Von der Studentin zur Prinzessin

Rezensiert von Birgit Koß |
Wenn ein einfaches österreichisches junges Mädchen erfährt, dass ihr Ehemann den Titel "Großer Herr über den Himmel" trägt und ein echter Prinz ist, dann könnte es der Beginn eines Märchens sein.
Es war einmal Inge Sargent, die als Austauschstudentin in Colorado den Bergbaustudenten Sao Kya Seng aus Birma kennen lernt - Anfang der 50er Jahre keine unproblematische Beziehung in den USA. Inge Sargent bekommt eine schnelle, aber deutliche Einführung in den alltäglichen Rassismus. Doch die mutige junge Frau entscheidet sich für ihre Liebe, heiratet den Birmanen und beschließt, mit ihm in seine Heimat zu gehen.

Erst bei der Ankunft traut Sao Kya Seng sich zu gestehen, dass er in seiner Heimat kein einfacher Ingenieur, sondern ein Prinz ist. So wird aus Inge Sargent die "Mahadevi - himmlische Prinzessin". Die beiden regieren Hispaw, einen der etwa dreißig Shan-Staaten, die gemeinsam eine halbautonome Region innerhalb der Birmanischen Union bildete zum Beginn der 50er Jahre.
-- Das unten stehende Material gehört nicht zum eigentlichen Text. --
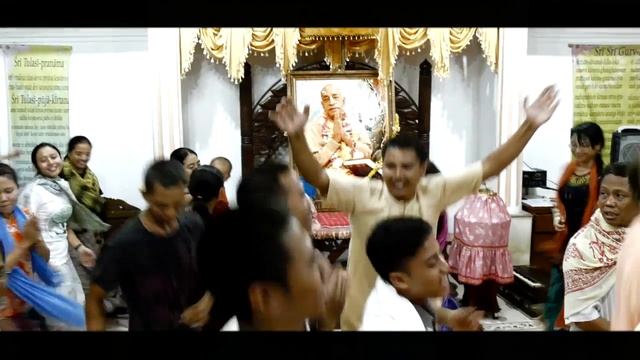 Sat Chit Ananda BLISS !!! Watch!! смотреть онлайн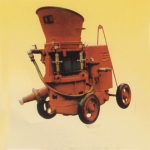 PZ5ʽ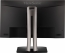 ViewSonic VP2756-2K, 27"
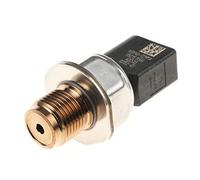 for Car Oil Pressure Sensor Fuel Rail Pressure Sensor, for Sensata Ranger Transit MK7 MK8 VII Custom 2.2 TDCI 85PP40-02 85PP4002 A2C533 Oil Pressure Switch
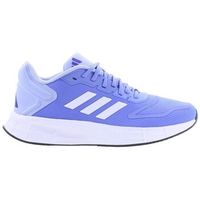 adidas zapatillas de running duramo 10 para mujer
Mit Elan und neuen Ideen versucht der Prinz nach demokratischen Prinzipien zu regieren. Die Reisbauern erhalten das Land, das sie bebauen als Eigentum. Als Bergbauingenieur interessiert ihn die Nutzung der vielen Bodenschätze seines Landes. Er möchte die Landwirtschaft modernisieren …

Währenddessen lernt die Mahadevi nicht nur die Sprache, sondern die Kultur seines Landes kennen und lieben. Sie sucht und findet ihren Platz im gesellschaftlichen Leben, engagiert sich im sozialen Bereich und unterstützt ihren Mann. Spätestens mit der Geburt der beiden Töchter scheint das Märchen wahr zu werden.

Doch es gibt in jedem Märchen auch einen Bösewicht. Hier heißt der Ne Win, ist General und bringt mit einem Militärputsch 1962 die Macht über Birma an sich. Viele Menschen werden verhaftet, gefoltert und getötet. Auch Sao Kya Seng wird inhaftiert. Über sein weiteres Schicksal gibt es keine endgültige Quelle, aber es besteht kaum Zweifel, dass er dem Militärregime zum Opfer gefallen ist. Nach einer Zeit des Zweifelns, des Hoffens und des Kampfes verlässt Inge Sargent schließlich mit ihren beiden Töchtern das Land.

Der Verdienst dieses Buches ist es, dass es eine sehr genaue und aufschlussreiche Analyse über die Situation des südostasiatischen Staates Birma in den 50er und 60er Jahren des letzten Jahrhunderts mit dem persönlichen Lebensbericht von Inge Sargent verknüpft. Ein sehr ausführliches Vorwort des Birma-Kenners Bertil Lintner bietet viele Hintergrundinformationen zur politischen Situation von Birma und über die Ethnie der Shan. Die dann folgende Geschichte verknüpft persönliche Erfahrungen, die Auseinandersetzung mit einer völlig fremden Kultur und die politische Entwicklung zu einer sehr bewegenden und spannend zu lesenden Geschichte.

… und wenn er nicht gestorben wär’, dann regierten sie noch heute und wären glücklich bis zum Ende Ihrer Tage?


Inge Sargent: Dämmerung über Birma. Mein Leben als Shan-Prinzessin
Aus dem Englischen von Cécile Lecaux.